Like the ride park, the attached zoo was a similarly simple affair, and I’m hopeful that since the closure of Fun Spot most of the animals have moved on to better (or larger) homes. A number of big cats resided here; lions, tigers, and a black panther all either paced in their cages tirelessly, or rolled belly up to soak in the sun. I believe most of these animals were rescued either after suffering injuries in the wild or from regional homeowners wanting an exotic pet and then neglecting to properly care for their specialized needs (sadly this happens much more often than most of us would ever guess). While the wide open spaces of rural Indiana might have made a good setting for an African veldt, the only other animals Fun Spot had were several tropical birds and a collection of deer… possibly collected locally? For whatever reason their pen had a big old boat in the middle of it but the spotted fawns were adorable, either intrigued by the movement and smell of the human beings or they thought we had food to give them, as they all followed us around the barrier.

Finally at noon the Afterburner opened. Despite being Fun Spot’s star attraction there was no pathway leading to the entrance, you just have to walk across the worn-out dirt pathway in the grass to reach the little concrete pad demarking the entrance stairwell. This was the fourth Arrow shuttle loop in operation around the world, and the second of three I would go on that I generally liked. The most hated part about these coasters is the climb to the top, but once up there we were allowed to ride as many times as we wanted before going back down. I elected to ride four times. There’s a small electric launch out of the station, the four-car flame-emblazoned train scurries down a sharp drop (airtime for everyone, especially in the back), through a very tight, disorienting loop, then up an opposing raised hill (airtime for everyone, especially in the front), where a long straight away gives one time to wonder just how close to the edge you’ll get before the brakes engage.

Wham. We’re stopped.

Rather than hurry with the return trip, the actually have an employee sitting under a small canopy sipping Gatorade who will check if everyone’s okay and ready for the launch backwards. It was rather unusual to have a mid-ride conversation, and the extra time spent waiting for the reverse launch allowed me to soak in what a beautiful day it was, surveying the fields and farmland stretching for miles ahead.  Eventually the return electric motor kicks in and gently pushes the train to about ten miles per hour in the reverse direction; those in the front are treated to an even wilder burst of backwards airtime before hitting the loop (also more intense backwards) and the final weightless crest back into the station. The operators don’t really ask if you want to go again but if you stay seated or move to a different row, that much is assumed.
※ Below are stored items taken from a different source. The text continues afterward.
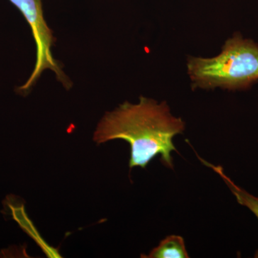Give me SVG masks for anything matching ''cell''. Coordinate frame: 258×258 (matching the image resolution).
I'll list each match as a JSON object with an SVG mask.
<instances>
[{
	"instance_id": "1",
	"label": "cell",
	"mask_w": 258,
	"mask_h": 258,
	"mask_svg": "<svg viewBox=\"0 0 258 258\" xmlns=\"http://www.w3.org/2000/svg\"><path fill=\"white\" fill-rule=\"evenodd\" d=\"M185 123L171 114L166 101L141 96L139 103L124 102L116 109L108 112L99 122L93 140L98 144L120 139L131 147L129 167L145 168L158 155L161 162L174 169L171 156L177 152L174 137L182 134Z\"/></svg>"
},
{
	"instance_id": "2",
	"label": "cell",
	"mask_w": 258,
	"mask_h": 258,
	"mask_svg": "<svg viewBox=\"0 0 258 258\" xmlns=\"http://www.w3.org/2000/svg\"><path fill=\"white\" fill-rule=\"evenodd\" d=\"M187 67L193 89H247L258 81V45L237 34L226 41L220 55L190 57Z\"/></svg>"
},
{
	"instance_id": "3",
	"label": "cell",
	"mask_w": 258,
	"mask_h": 258,
	"mask_svg": "<svg viewBox=\"0 0 258 258\" xmlns=\"http://www.w3.org/2000/svg\"><path fill=\"white\" fill-rule=\"evenodd\" d=\"M20 10L30 28L36 44V62L31 76L27 82L20 88L22 91H28L40 77L42 72L50 69L57 76V79L63 83H69L57 61L54 59L52 47L54 39L52 31L47 26L44 18L41 0H10Z\"/></svg>"
},
{
	"instance_id": "4",
	"label": "cell",
	"mask_w": 258,
	"mask_h": 258,
	"mask_svg": "<svg viewBox=\"0 0 258 258\" xmlns=\"http://www.w3.org/2000/svg\"><path fill=\"white\" fill-rule=\"evenodd\" d=\"M144 257L149 258H188L184 240L178 235L166 237L150 253Z\"/></svg>"
},
{
	"instance_id": "5",
	"label": "cell",
	"mask_w": 258,
	"mask_h": 258,
	"mask_svg": "<svg viewBox=\"0 0 258 258\" xmlns=\"http://www.w3.org/2000/svg\"><path fill=\"white\" fill-rule=\"evenodd\" d=\"M202 161L205 163L206 165L210 166L218 175L221 176L223 181L227 185L232 193L237 200V203L242 206L245 207L248 209L249 211L254 214V216L257 217L258 220V198L250 193L247 192L245 190L242 189L240 186L236 185L224 172L223 169L220 166H214L212 164L207 163L206 161Z\"/></svg>"
}]
</instances>
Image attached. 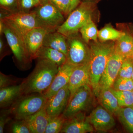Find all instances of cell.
Masks as SVG:
<instances>
[{
	"mask_svg": "<svg viewBox=\"0 0 133 133\" xmlns=\"http://www.w3.org/2000/svg\"><path fill=\"white\" fill-rule=\"evenodd\" d=\"M37 59L33 71L21 84V96L33 93H44L58 72L59 67L57 65L45 59Z\"/></svg>",
	"mask_w": 133,
	"mask_h": 133,
	"instance_id": "6da1fadb",
	"label": "cell"
},
{
	"mask_svg": "<svg viewBox=\"0 0 133 133\" xmlns=\"http://www.w3.org/2000/svg\"><path fill=\"white\" fill-rule=\"evenodd\" d=\"M115 43L94 42L90 46L88 63L90 85L94 94L99 92V82L115 48Z\"/></svg>",
	"mask_w": 133,
	"mask_h": 133,
	"instance_id": "7a4b0ae2",
	"label": "cell"
},
{
	"mask_svg": "<svg viewBox=\"0 0 133 133\" xmlns=\"http://www.w3.org/2000/svg\"><path fill=\"white\" fill-rule=\"evenodd\" d=\"M3 23V34L14 54L17 66L21 70H29L31 66L33 59L26 48L24 38L14 29Z\"/></svg>",
	"mask_w": 133,
	"mask_h": 133,
	"instance_id": "3957f363",
	"label": "cell"
},
{
	"mask_svg": "<svg viewBox=\"0 0 133 133\" xmlns=\"http://www.w3.org/2000/svg\"><path fill=\"white\" fill-rule=\"evenodd\" d=\"M93 6L91 2H82L69 14L66 21L56 31L66 37L78 33L88 20L91 19Z\"/></svg>",
	"mask_w": 133,
	"mask_h": 133,
	"instance_id": "277c9868",
	"label": "cell"
},
{
	"mask_svg": "<svg viewBox=\"0 0 133 133\" xmlns=\"http://www.w3.org/2000/svg\"><path fill=\"white\" fill-rule=\"evenodd\" d=\"M48 100L43 93L22 95L10 107L13 118L23 119L35 114L45 108Z\"/></svg>",
	"mask_w": 133,
	"mask_h": 133,
	"instance_id": "5b68a950",
	"label": "cell"
},
{
	"mask_svg": "<svg viewBox=\"0 0 133 133\" xmlns=\"http://www.w3.org/2000/svg\"><path fill=\"white\" fill-rule=\"evenodd\" d=\"M93 93L92 89L88 85L78 89L70 98L68 105L62 114L64 118H69L88 109L92 101Z\"/></svg>",
	"mask_w": 133,
	"mask_h": 133,
	"instance_id": "8992f818",
	"label": "cell"
},
{
	"mask_svg": "<svg viewBox=\"0 0 133 133\" xmlns=\"http://www.w3.org/2000/svg\"><path fill=\"white\" fill-rule=\"evenodd\" d=\"M0 20L14 29L23 38L30 30L35 28L41 27L35 11L14 12Z\"/></svg>",
	"mask_w": 133,
	"mask_h": 133,
	"instance_id": "52a82bcc",
	"label": "cell"
},
{
	"mask_svg": "<svg viewBox=\"0 0 133 133\" xmlns=\"http://www.w3.org/2000/svg\"><path fill=\"white\" fill-rule=\"evenodd\" d=\"M68 52L66 61L78 66L89 63L90 57V49L87 45L83 38L78 33L67 37Z\"/></svg>",
	"mask_w": 133,
	"mask_h": 133,
	"instance_id": "ba28073f",
	"label": "cell"
},
{
	"mask_svg": "<svg viewBox=\"0 0 133 133\" xmlns=\"http://www.w3.org/2000/svg\"><path fill=\"white\" fill-rule=\"evenodd\" d=\"M34 11L41 27L51 31H56L64 22L63 15L49 2L38 5Z\"/></svg>",
	"mask_w": 133,
	"mask_h": 133,
	"instance_id": "9c48e42d",
	"label": "cell"
},
{
	"mask_svg": "<svg viewBox=\"0 0 133 133\" xmlns=\"http://www.w3.org/2000/svg\"><path fill=\"white\" fill-rule=\"evenodd\" d=\"M125 59L118 51L115 45L114 50L109 58L100 80L99 91L102 89L112 88Z\"/></svg>",
	"mask_w": 133,
	"mask_h": 133,
	"instance_id": "30bf717a",
	"label": "cell"
},
{
	"mask_svg": "<svg viewBox=\"0 0 133 133\" xmlns=\"http://www.w3.org/2000/svg\"><path fill=\"white\" fill-rule=\"evenodd\" d=\"M112 115L104 108L99 105L93 110L88 118L95 131L107 132L111 130L115 125Z\"/></svg>",
	"mask_w": 133,
	"mask_h": 133,
	"instance_id": "8fae6325",
	"label": "cell"
},
{
	"mask_svg": "<svg viewBox=\"0 0 133 133\" xmlns=\"http://www.w3.org/2000/svg\"><path fill=\"white\" fill-rule=\"evenodd\" d=\"M70 95L67 84L48 99L45 107L48 115L52 117L62 114L68 105Z\"/></svg>",
	"mask_w": 133,
	"mask_h": 133,
	"instance_id": "7c38bea8",
	"label": "cell"
},
{
	"mask_svg": "<svg viewBox=\"0 0 133 133\" xmlns=\"http://www.w3.org/2000/svg\"><path fill=\"white\" fill-rule=\"evenodd\" d=\"M94 131L84 112H81L66 119L60 133H92Z\"/></svg>",
	"mask_w": 133,
	"mask_h": 133,
	"instance_id": "4fadbf2b",
	"label": "cell"
},
{
	"mask_svg": "<svg viewBox=\"0 0 133 133\" xmlns=\"http://www.w3.org/2000/svg\"><path fill=\"white\" fill-rule=\"evenodd\" d=\"M76 66L66 61L59 67L58 72L51 85L43 93L47 99L52 97L59 90L68 84L72 72Z\"/></svg>",
	"mask_w": 133,
	"mask_h": 133,
	"instance_id": "5bb4252c",
	"label": "cell"
},
{
	"mask_svg": "<svg viewBox=\"0 0 133 133\" xmlns=\"http://www.w3.org/2000/svg\"><path fill=\"white\" fill-rule=\"evenodd\" d=\"M52 31L45 28L38 27L30 30L24 36L26 48L32 59H35L36 55L42 46L45 35Z\"/></svg>",
	"mask_w": 133,
	"mask_h": 133,
	"instance_id": "9a60e30c",
	"label": "cell"
},
{
	"mask_svg": "<svg viewBox=\"0 0 133 133\" xmlns=\"http://www.w3.org/2000/svg\"><path fill=\"white\" fill-rule=\"evenodd\" d=\"M68 85L71 93L70 98L81 87L86 85H90L88 63L75 67L70 77Z\"/></svg>",
	"mask_w": 133,
	"mask_h": 133,
	"instance_id": "2e32d148",
	"label": "cell"
},
{
	"mask_svg": "<svg viewBox=\"0 0 133 133\" xmlns=\"http://www.w3.org/2000/svg\"><path fill=\"white\" fill-rule=\"evenodd\" d=\"M49 118L50 116L46 112L44 108L24 119L31 133H45Z\"/></svg>",
	"mask_w": 133,
	"mask_h": 133,
	"instance_id": "e0dca14e",
	"label": "cell"
},
{
	"mask_svg": "<svg viewBox=\"0 0 133 133\" xmlns=\"http://www.w3.org/2000/svg\"><path fill=\"white\" fill-rule=\"evenodd\" d=\"M42 46L52 48L66 55L68 52L67 37L57 31L49 32L45 35Z\"/></svg>",
	"mask_w": 133,
	"mask_h": 133,
	"instance_id": "ac0fdd59",
	"label": "cell"
},
{
	"mask_svg": "<svg viewBox=\"0 0 133 133\" xmlns=\"http://www.w3.org/2000/svg\"><path fill=\"white\" fill-rule=\"evenodd\" d=\"M97 97L102 106L112 114L116 115L120 107L111 88L100 90Z\"/></svg>",
	"mask_w": 133,
	"mask_h": 133,
	"instance_id": "d6986e66",
	"label": "cell"
},
{
	"mask_svg": "<svg viewBox=\"0 0 133 133\" xmlns=\"http://www.w3.org/2000/svg\"><path fill=\"white\" fill-rule=\"evenodd\" d=\"M35 59L48 60L59 67L66 61V56L63 52L52 48L42 46L36 55Z\"/></svg>",
	"mask_w": 133,
	"mask_h": 133,
	"instance_id": "ffe728a7",
	"label": "cell"
},
{
	"mask_svg": "<svg viewBox=\"0 0 133 133\" xmlns=\"http://www.w3.org/2000/svg\"><path fill=\"white\" fill-rule=\"evenodd\" d=\"M21 84L0 88V108H10L21 96Z\"/></svg>",
	"mask_w": 133,
	"mask_h": 133,
	"instance_id": "44dd1931",
	"label": "cell"
},
{
	"mask_svg": "<svg viewBox=\"0 0 133 133\" xmlns=\"http://www.w3.org/2000/svg\"><path fill=\"white\" fill-rule=\"evenodd\" d=\"M115 45L124 58H133V35L131 32H124L116 41Z\"/></svg>",
	"mask_w": 133,
	"mask_h": 133,
	"instance_id": "7402d4cb",
	"label": "cell"
},
{
	"mask_svg": "<svg viewBox=\"0 0 133 133\" xmlns=\"http://www.w3.org/2000/svg\"><path fill=\"white\" fill-rule=\"evenodd\" d=\"M116 116L126 131L133 133V106L120 107Z\"/></svg>",
	"mask_w": 133,
	"mask_h": 133,
	"instance_id": "603a6c76",
	"label": "cell"
},
{
	"mask_svg": "<svg viewBox=\"0 0 133 133\" xmlns=\"http://www.w3.org/2000/svg\"><path fill=\"white\" fill-rule=\"evenodd\" d=\"M82 38L87 43H88L90 40L94 42H97L98 31L97 26L92 19L88 20L79 30Z\"/></svg>",
	"mask_w": 133,
	"mask_h": 133,
	"instance_id": "cb8c5ba5",
	"label": "cell"
},
{
	"mask_svg": "<svg viewBox=\"0 0 133 133\" xmlns=\"http://www.w3.org/2000/svg\"><path fill=\"white\" fill-rule=\"evenodd\" d=\"M124 32L118 31L109 26L104 27L98 31V38L101 42L117 41L124 34Z\"/></svg>",
	"mask_w": 133,
	"mask_h": 133,
	"instance_id": "d4e9b609",
	"label": "cell"
},
{
	"mask_svg": "<svg viewBox=\"0 0 133 133\" xmlns=\"http://www.w3.org/2000/svg\"><path fill=\"white\" fill-rule=\"evenodd\" d=\"M66 119L63 114L58 116H50L49 120L45 129V133L61 132Z\"/></svg>",
	"mask_w": 133,
	"mask_h": 133,
	"instance_id": "484cf974",
	"label": "cell"
},
{
	"mask_svg": "<svg viewBox=\"0 0 133 133\" xmlns=\"http://www.w3.org/2000/svg\"><path fill=\"white\" fill-rule=\"evenodd\" d=\"M111 90L118 100L120 107L133 106V94L132 91H116L112 88Z\"/></svg>",
	"mask_w": 133,
	"mask_h": 133,
	"instance_id": "4316f807",
	"label": "cell"
},
{
	"mask_svg": "<svg viewBox=\"0 0 133 133\" xmlns=\"http://www.w3.org/2000/svg\"><path fill=\"white\" fill-rule=\"evenodd\" d=\"M9 131L12 133H31L24 119H14L9 124Z\"/></svg>",
	"mask_w": 133,
	"mask_h": 133,
	"instance_id": "83f0119b",
	"label": "cell"
},
{
	"mask_svg": "<svg viewBox=\"0 0 133 133\" xmlns=\"http://www.w3.org/2000/svg\"><path fill=\"white\" fill-rule=\"evenodd\" d=\"M133 71V58H125L119 70L117 77L132 79Z\"/></svg>",
	"mask_w": 133,
	"mask_h": 133,
	"instance_id": "f1b7e54d",
	"label": "cell"
},
{
	"mask_svg": "<svg viewBox=\"0 0 133 133\" xmlns=\"http://www.w3.org/2000/svg\"><path fill=\"white\" fill-rule=\"evenodd\" d=\"M112 88L116 91H132L133 81L132 79L117 77L113 83Z\"/></svg>",
	"mask_w": 133,
	"mask_h": 133,
	"instance_id": "f546056e",
	"label": "cell"
},
{
	"mask_svg": "<svg viewBox=\"0 0 133 133\" xmlns=\"http://www.w3.org/2000/svg\"><path fill=\"white\" fill-rule=\"evenodd\" d=\"M23 79L12 75H6L0 72V88L20 84Z\"/></svg>",
	"mask_w": 133,
	"mask_h": 133,
	"instance_id": "4dcf8cb0",
	"label": "cell"
},
{
	"mask_svg": "<svg viewBox=\"0 0 133 133\" xmlns=\"http://www.w3.org/2000/svg\"><path fill=\"white\" fill-rule=\"evenodd\" d=\"M49 2L56 7L63 15L70 14L71 0H49Z\"/></svg>",
	"mask_w": 133,
	"mask_h": 133,
	"instance_id": "1f68e13d",
	"label": "cell"
},
{
	"mask_svg": "<svg viewBox=\"0 0 133 133\" xmlns=\"http://www.w3.org/2000/svg\"><path fill=\"white\" fill-rule=\"evenodd\" d=\"M13 118L10 108H3L0 113V133L4 132L6 125L12 120Z\"/></svg>",
	"mask_w": 133,
	"mask_h": 133,
	"instance_id": "d6a6232c",
	"label": "cell"
},
{
	"mask_svg": "<svg viewBox=\"0 0 133 133\" xmlns=\"http://www.w3.org/2000/svg\"><path fill=\"white\" fill-rule=\"evenodd\" d=\"M1 9L11 13L19 12L17 0H0Z\"/></svg>",
	"mask_w": 133,
	"mask_h": 133,
	"instance_id": "836d02e7",
	"label": "cell"
},
{
	"mask_svg": "<svg viewBox=\"0 0 133 133\" xmlns=\"http://www.w3.org/2000/svg\"><path fill=\"white\" fill-rule=\"evenodd\" d=\"M19 12H29L31 9L38 5L34 0H17Z\"/></svg>",
	"mask_w": 133,
	"mask_h": 133,
	"instance_id": "e575fe53",
	"label": "cell"
},
{
	"mask_svg": "<svg viewBox=\"0 0 133 133\" xmlns=\"http://www.w3.org/2000/svg\"><path fill=\"white\" fill-rule=\"evenodd\" d=\"M8 44L5 42L1 36L0 38V60L1 61L6 56L10 55L12 52L11 49H9Z\"/></svg>",
	"mask_w": 133,
	"mask_h": 133,
	"instance_id": "d590c367",
	"label": "cell"
},
{
	"mask_svg": "<svg viewBox=\"0 0 133 133\" xmlns=\"http://www.w3.org/2000/svg\"><path fill=\"white\" fill-rule=\"evenodd\" d=\"M81 0H71V7L70 13L76 9L80 3Z\"/></svg>",
	"mask_w": 133,
	"mask_h": 133,
	"instance_id": "8d00e7d4",
	"label": "cell"
},
{
	"mask_svg": "<svg viewBox=\"0 0 133 133\" xmlns=\"http://www.w3.org/2000/svg\"><path fill=\"white\" fill-rule=\"evenodd\" d=\"M4 23L1 20H0V34L2 35L3 34V29H4Z\"/></svg>",
	"mask_w": 133,
	"mask_h": 133,
	"instance_id": "74e56055",
	"label": "cell"
},
{
	"mask_svg": "<svg viewBox=\"0 0 133 133\" xmlns=\"http://www.w3.org/2000/svg\"><path fill=\"white\" fill-rule=\"evenodd\" d=\"M34 1L38 5V6L41 4V0H34Z\"/></svg>",
	"mask_w": 133,
	"mask_h": 133,
	"instance_id": "f35d334b",
	"label": "cell"
},
{
	"mask_svg": "<svg viewBox=\"0 0 133 133\" xmlns=\"http://www.w3.org/2000/svg\"><path fill=\"white\" fill-rule=\"evenodd\" d=\"M49 0H41V4H42L43 3H45L48 2Z\"/></svg>",
	"mask_w": 133,
	"mask_h": 133,
	"instance_id": "ab89813d",
	"label": "cell"
},
{
	"mask_svg": "<svg viewBox=\"0 0 133 133\" xmlns=\"http://www.w3.org/2000/svg\"><path fill=\"white\" fill-rule=\"evenodd\" d=\"M131 31L133 35V27H132V28H131Z\"/></svg>",
	"mask_w": 133,
	"mask_h": 133,
	"instance_id": "60d3db41",
	"label": "cell"
},
{
	"mask_svg": "<svg viewBox=\"0 0 133 133\" xmlns=\"http://www.w3.org/2000/svg\"><path fill=\"white\" fill-rule=\"evenodd\" d=\"M132 80L133 81V72H132Z\"/></svg>",
	"mask_w": 133,
	"mask_h": 133,
	"instance_id": "b9f144b4",
	"label": "cell"
},
{
	"mask_svg": "<svg viewBox=\"0 0 133 133\" xmlns=\"http://www.w3.org/2000/svg\"><path fill=\"white\" fill-rule=\"evenodd\" d=\"M85 1H89L90 2V0H85Z\"/></svg>",
	"mask_w": 133,
	"mask_h": 133,
	"instance_id": "7bdbcfd3",
	"label": "cell"
},
{
	"mask_svg": "<svg viewBox=\"0 0 133 133\" xmlns=\"http://www.w3.org/2000/svg\"><path fill=\"white\" fill-rule=\"evenodd\" d=\"M132 92L133 94V91H132Z\"/></svg>",
	"mask_w": 133,
	"mask_h": 133,
	"instance_id": "ee69618b",
	"label": "cell"
}]
</instances>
 We planned this to be a quick stop on the way to Indiana Beach for the newly-opened Steel Hawg, but halfway through our visit we called that park and discovered it would not be operating so we decided to postpone that trip for later next week (it would be closed for that visit anyway), hang out in Fun Spot for a little while longer, and then hit the road back to Lansing. We were back in the dark air-conditioning of my grandparents home in time for lunch.